Simply put, once the data has served its purposes, it is best destroyed to allow integrity of information. Sensitive information about people, intellectual property or trade secrets could be misused by internal or external parties, thus destroying the data is best chance for prevention.
Why Your Business Should be Using a Data Destruction Company?
Using a data destruction company, you will get a certificate of data erasure and thus shift the responsibility to a 3rd party and project your reputation. Also, not all organizations understand the technicalities of the process, or have the means and resources to do so. Using a certified data destruction company is an effective way to ensure the job is completed in a safe and secure method without incurring downtime from your IT manager or team resources.
What are Data Destruction Standards?
Data destruction standards are a set of processes developed by the scientific community/governments that specifies the technicalities of the data destruction process. Different data destruction standards are fit for different organizations, depending on your level of security needed. For example, a small business may wish to protect their IP, compared with a Military or Government body who seeks to protect the interest of a Nation.
Which Methods of Data Destruction Are Secure?

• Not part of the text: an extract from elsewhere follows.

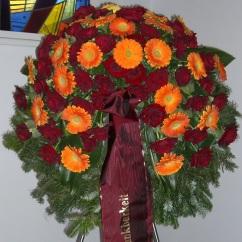 Kranz orange Gerbera, rote Rosen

Depending on your end goal for ITAD (IT Asset disposal), you may choose a software based data erasure method which is best if you plan to either reuse or remarket the asset. Alternatively, physical destruction is best if you wish to dispose of the IT asset (or bulk assets) in a cost effective way. At Eco IT Solutions, we recommend a crush & shred method to guarantee that data is irrecoverable. If you are still concerned about data security, we recommend having the drives destroyed either on-site at your premises or sending a company representative to witness the destruction at our facility. We no longer recommend degaussing as it does not apply for all data bearing devices, in some ways we believe this is somewhat of a redundant method of erasure.
How to Determine if we Need On-site or Off-site Data Destruction ?
If your organization has a self-determined security concern for data bearing assets, we recommend on-site data erasure or data destruction. This method may incur more costs, but you have the certainty of ensuring all HDDs, SSDs or media devices are physically destroyed or software-wiped before leaving your premises. In most cases, organizations are satisfied with off-site data destruction or data erasure after choosing a trusted and certified data destruction company.
Why do I need a Certificate of Data Destruction?
Regardless of your organization’s level of security concerns, you should always insist on receiving a certificate of secure data destruction or secure data erasure. This is to ensure the contracted company has completed the secure data destruction process and thus shifting liability to them.